The Next Wave of Reform for Medical Education
Submitted by National Center... on Apr 18, 2014 - 11:40am CDT
Featuring:
- Donald M. Berwick, MD, Former President and CEO, Institute for Healthcare Improvement
- Lucian L. Leape, MD, Chair, Lucian Leape Institute at NPSF, and Adjunct Professor of Health Policy, Harvard School of Public Health
- Dennis S. O’Leary, MD, President Emeritus, The Joint Commission
- Diane C. Pinakiewicz, President, Lucian Leape Institute at NPSF
What do today’s medical students need to know to safely and effectively take care of patients? This question isn’t really a new one. But in recent years, the focus on making sure students are prepared to practice in an environment dominated by advancements in medical treatment has been coupled with something equally urgent: the need for newly minted MDs to listen effectively, to engage in difficult conversations, to work as members of teams, and to practice with sharpened awareness and skills drawn from the very latest in improvement science and patient safety.

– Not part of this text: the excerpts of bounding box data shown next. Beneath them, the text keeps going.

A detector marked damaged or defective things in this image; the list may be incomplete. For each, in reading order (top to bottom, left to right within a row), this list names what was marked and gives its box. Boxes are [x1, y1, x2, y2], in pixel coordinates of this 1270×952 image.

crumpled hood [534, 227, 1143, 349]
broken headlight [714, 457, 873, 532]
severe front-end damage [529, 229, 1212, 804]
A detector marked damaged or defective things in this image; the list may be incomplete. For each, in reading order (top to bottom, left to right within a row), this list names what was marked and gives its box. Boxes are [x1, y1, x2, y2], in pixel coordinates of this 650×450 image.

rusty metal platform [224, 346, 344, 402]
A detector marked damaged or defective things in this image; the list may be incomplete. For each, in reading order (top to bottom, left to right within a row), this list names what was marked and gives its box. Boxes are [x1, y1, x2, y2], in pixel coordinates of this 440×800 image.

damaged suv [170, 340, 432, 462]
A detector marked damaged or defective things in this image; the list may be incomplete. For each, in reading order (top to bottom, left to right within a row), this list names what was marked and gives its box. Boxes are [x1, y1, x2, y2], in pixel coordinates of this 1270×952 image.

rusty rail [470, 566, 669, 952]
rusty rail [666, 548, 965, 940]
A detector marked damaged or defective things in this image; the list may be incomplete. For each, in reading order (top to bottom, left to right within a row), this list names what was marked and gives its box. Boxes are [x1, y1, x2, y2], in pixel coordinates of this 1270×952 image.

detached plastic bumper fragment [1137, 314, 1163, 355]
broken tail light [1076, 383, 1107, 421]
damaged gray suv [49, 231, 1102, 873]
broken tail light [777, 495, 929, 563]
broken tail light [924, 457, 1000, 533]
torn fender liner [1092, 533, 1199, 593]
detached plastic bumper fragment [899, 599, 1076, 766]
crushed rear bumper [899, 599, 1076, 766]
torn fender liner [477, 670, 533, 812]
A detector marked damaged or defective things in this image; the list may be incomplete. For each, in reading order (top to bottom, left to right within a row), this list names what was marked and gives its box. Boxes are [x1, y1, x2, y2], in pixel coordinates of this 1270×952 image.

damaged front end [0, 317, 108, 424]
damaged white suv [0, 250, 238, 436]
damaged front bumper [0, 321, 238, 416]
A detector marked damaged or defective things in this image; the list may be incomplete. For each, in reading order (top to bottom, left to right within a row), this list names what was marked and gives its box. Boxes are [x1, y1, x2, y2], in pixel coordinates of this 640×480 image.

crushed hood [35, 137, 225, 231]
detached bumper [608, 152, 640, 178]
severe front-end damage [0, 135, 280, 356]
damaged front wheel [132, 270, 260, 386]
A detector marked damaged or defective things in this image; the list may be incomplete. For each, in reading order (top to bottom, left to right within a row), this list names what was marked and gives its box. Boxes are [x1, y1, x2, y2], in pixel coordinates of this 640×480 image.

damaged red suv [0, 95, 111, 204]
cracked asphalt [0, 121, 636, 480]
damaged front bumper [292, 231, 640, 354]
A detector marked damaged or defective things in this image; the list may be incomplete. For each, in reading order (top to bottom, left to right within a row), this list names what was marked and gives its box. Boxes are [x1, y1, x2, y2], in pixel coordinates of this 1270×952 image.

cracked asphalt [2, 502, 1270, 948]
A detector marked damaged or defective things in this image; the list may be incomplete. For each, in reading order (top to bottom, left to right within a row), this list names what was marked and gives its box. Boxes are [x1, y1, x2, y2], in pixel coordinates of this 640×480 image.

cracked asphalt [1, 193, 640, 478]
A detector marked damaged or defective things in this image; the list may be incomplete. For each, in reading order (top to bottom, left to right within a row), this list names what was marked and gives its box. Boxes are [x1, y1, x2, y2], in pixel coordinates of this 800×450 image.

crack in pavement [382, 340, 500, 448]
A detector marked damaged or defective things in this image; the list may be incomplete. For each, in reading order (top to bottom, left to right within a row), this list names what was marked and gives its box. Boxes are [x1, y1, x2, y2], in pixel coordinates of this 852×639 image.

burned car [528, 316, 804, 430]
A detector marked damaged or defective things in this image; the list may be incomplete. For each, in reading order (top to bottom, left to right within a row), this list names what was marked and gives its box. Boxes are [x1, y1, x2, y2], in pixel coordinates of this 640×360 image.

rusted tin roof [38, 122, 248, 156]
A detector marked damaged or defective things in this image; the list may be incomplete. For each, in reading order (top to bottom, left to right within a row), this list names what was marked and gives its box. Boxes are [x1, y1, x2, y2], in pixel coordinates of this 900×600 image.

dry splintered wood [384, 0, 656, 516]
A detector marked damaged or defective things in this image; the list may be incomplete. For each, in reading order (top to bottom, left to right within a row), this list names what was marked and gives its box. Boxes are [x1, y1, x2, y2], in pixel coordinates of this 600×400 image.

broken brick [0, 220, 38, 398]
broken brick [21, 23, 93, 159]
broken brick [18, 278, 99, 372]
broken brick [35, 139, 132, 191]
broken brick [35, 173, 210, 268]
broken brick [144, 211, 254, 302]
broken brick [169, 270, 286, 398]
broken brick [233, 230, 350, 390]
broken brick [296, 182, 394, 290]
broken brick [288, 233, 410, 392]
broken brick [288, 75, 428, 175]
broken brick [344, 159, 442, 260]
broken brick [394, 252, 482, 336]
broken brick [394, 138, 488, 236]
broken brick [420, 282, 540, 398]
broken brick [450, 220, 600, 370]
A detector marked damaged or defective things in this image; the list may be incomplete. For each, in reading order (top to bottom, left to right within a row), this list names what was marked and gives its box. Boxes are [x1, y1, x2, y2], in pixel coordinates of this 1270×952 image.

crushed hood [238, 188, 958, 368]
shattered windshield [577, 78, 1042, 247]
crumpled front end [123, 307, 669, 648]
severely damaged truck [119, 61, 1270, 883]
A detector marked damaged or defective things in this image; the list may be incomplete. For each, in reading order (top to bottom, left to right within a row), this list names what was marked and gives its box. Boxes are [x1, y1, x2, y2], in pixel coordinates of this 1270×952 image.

None of these changes can come about overnight. IHI’s “virtual” Open School is starting to make a difference in the lives and skills of students across the health professions, and now the Lucian Leape Institute at the National Patient Safety Foundation has issued a groundbreaking report that lays out an important blueprint for change. Unmet Needs: Teaching Physicians to Provide Safe Patient Care may be the most important call for medical education reform since the Flexner Report in 1910. The principal authors of the report join Don Berwick and WIHI host, Madge Kaplan, for an important discussion of the key findings and recommendations in the report and a look at where reform of the sort called for can already be noted and applied more broadly.
Dennis O’Leary labels the current state of medical education as one of “producing square pegs for the delivery system’s round holes.” This is clearly not the future we want to embrace. This WIHI focuses on a timely conversation on one of the most important gateways to a better and safer health care system: medical education.